Publicada em 26/11/2008

Obama anuncia equipe de governo aprovada pelo mercado internacional

O anúncio da equipe econômica de Barack Obama foi bem recebido pelo mercado internacional na última segunda-feira, 24 de novembro.

O nome mais aplaudido foi o de Timothy Geithner. Quem é ele? Atualmente, é o presidente do Banco Central de Nova York (Federal Reserve), mas foi subsecretário no Departamento de Tesouro durante a gestão de Bill Clinton (de 1999 a 2001), de onde saiu e ingressou no FMI -Fundo Monetário Internacional- até 2003.

Esse assumirá o Departamento do Tesouro, enquanto que o outro escolhido de Obama, Lawrence Summers, será diretor do Conselho Econômico Nacional. Só para esclarecer: Lawrence Summers é o ex-presidente do Federal Reserve.

Somados à definição de Hillary Clinton como Secretária de Estado, esses primeiros nomes são um banho de água fria para aqueles que contavam com grandes mudanças a partir da gestão de Obama.

Ele, que assume a presidência dos Estados Unidos em 20 de janeiro, definiu essa equipe como as “melhores mentes” para guiarem o país nesse momento de crise econômica. Não há dúvida de que são os melhores nomes para o empresariado no mundo inteiro.

Porém, Obama gerou toda uma expectativa de mudança, principalmente, entre os setores explorados e oprimidos por esse alto empresariado. São esses os setores que mais estão sofrendo com a crise econômica, perdendo seus empregos e sendo despejados de suas casas. Os grandes executivos seguem andando em seus jatinhos particulares...

Ao definir uma equipe como essa, Obama só apresenta indícios de continuidade em seu futuro governo. Trouxe um membro fortíssimo da gestão de Bill Clinton que, ainda que não fosse truculento e intransigente como George Bush, fortaleceu o caráter imperialista dos EUA por todo o mundo, sem combater problemas históricos no país, como a super-exploração sobre negros e imigrantes. 

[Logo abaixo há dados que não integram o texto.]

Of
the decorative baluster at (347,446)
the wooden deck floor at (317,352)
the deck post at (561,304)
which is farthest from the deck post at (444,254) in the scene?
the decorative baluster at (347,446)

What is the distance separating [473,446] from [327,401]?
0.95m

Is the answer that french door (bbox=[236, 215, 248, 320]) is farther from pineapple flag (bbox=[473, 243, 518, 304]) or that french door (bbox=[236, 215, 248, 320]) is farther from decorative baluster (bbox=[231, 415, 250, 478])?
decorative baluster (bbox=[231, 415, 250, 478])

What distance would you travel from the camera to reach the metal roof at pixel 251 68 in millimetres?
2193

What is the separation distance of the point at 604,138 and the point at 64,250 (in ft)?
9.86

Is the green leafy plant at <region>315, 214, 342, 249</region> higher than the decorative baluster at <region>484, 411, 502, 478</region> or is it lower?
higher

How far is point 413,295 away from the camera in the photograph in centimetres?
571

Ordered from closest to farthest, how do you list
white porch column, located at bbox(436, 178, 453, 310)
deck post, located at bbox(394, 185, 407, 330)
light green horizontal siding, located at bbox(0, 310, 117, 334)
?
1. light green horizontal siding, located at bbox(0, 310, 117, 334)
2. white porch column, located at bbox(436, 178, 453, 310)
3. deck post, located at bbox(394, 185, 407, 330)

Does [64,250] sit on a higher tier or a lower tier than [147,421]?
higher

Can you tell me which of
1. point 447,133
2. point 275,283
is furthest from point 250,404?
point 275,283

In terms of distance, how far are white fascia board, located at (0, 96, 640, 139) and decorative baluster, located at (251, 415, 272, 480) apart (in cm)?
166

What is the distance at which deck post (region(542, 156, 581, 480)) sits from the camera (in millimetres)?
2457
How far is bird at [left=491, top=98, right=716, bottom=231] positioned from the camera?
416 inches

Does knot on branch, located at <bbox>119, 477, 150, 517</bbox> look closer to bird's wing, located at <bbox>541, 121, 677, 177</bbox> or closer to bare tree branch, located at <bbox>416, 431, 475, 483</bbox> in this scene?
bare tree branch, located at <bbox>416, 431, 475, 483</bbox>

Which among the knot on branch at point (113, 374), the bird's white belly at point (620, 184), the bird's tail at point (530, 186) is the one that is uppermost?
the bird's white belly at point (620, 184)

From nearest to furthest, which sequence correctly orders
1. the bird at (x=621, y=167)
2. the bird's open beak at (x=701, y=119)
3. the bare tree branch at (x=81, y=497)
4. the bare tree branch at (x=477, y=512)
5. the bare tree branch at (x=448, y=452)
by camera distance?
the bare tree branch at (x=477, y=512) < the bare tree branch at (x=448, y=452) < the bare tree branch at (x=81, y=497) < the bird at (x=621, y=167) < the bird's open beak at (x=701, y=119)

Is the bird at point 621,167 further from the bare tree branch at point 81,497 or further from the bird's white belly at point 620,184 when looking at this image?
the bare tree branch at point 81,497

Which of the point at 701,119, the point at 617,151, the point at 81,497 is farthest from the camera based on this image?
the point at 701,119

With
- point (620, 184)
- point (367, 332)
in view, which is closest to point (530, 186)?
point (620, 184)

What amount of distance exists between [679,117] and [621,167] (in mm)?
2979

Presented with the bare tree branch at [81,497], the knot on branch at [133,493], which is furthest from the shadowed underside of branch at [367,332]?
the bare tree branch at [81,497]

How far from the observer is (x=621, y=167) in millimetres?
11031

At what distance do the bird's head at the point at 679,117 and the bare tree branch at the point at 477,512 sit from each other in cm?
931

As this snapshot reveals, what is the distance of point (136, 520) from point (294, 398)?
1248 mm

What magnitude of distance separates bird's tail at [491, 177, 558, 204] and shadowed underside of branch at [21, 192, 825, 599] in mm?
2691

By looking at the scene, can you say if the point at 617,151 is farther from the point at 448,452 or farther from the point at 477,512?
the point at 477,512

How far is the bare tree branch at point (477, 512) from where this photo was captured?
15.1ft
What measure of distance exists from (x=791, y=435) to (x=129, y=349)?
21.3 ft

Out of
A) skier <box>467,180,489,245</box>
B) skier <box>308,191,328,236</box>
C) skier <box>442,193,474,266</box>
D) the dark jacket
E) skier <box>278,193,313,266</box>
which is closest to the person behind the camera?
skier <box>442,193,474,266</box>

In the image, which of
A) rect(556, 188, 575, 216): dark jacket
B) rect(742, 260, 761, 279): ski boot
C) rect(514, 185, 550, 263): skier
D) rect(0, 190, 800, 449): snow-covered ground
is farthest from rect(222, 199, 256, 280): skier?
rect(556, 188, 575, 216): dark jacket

                Obama, que se comprometeu a apoiar o Estado de Israel no que for preciso e reforçar o número de soldados na ocupação do Afeganistão, recebeu como resposta da rede de Osama Bin Laden, a Al-Qaeda, que é um “escravo negro dos brancos”. O Irã, a partir da promessa do futuro presidente de impedir o desenvolvimento de energia nuclear no país, já havia expressado a mesma desesperança.

            Não deixa de ser interessante que presidentes que se dizem tão de esquerda -Chávez na Venezuela, Evo na Bolívia, Rafael no Equador- não tenham feito qualquer manifestação quanto a isso.

            A equipe de Barack Obama é coerente com a plataforma de governo de um candidato que, ao longo de toda a campanha, não fez qualquer enfrentamento com a burguesia imperialista de seu país, e nem se comprometeu a isso. Sua promessa é e  foi a de um governo que vai buscar a conciliação entre o empresariado, dentro dos Partidos Democrata e Republicano, sem resolver a essência dos problemas dos trabalhadores de seu país.

Antes mesmo de assumir o cargo para o qual se elegeu, Obama já mostra a que veio e dá claros sinais, em vários aspectos da política do principal país imperialista, de que ele é a certeza de que o próximo governo será, em sua essência, igual ao de Bush. Mesmo que assuma algumas políticas diferentes, tendo de fazer uma concessão ali, e avançar em algumas situações, como Guantánamo e na posição em defesa das pesquisas com células-tronco, por exemplo, no seu conteúdo o governo norte-americano seguirá o mesmo: defendo os grandes empresários e burgueses imperialistas. O anuncio de sua equipe de governo apenas é um dos primeiros exemplos deste fato.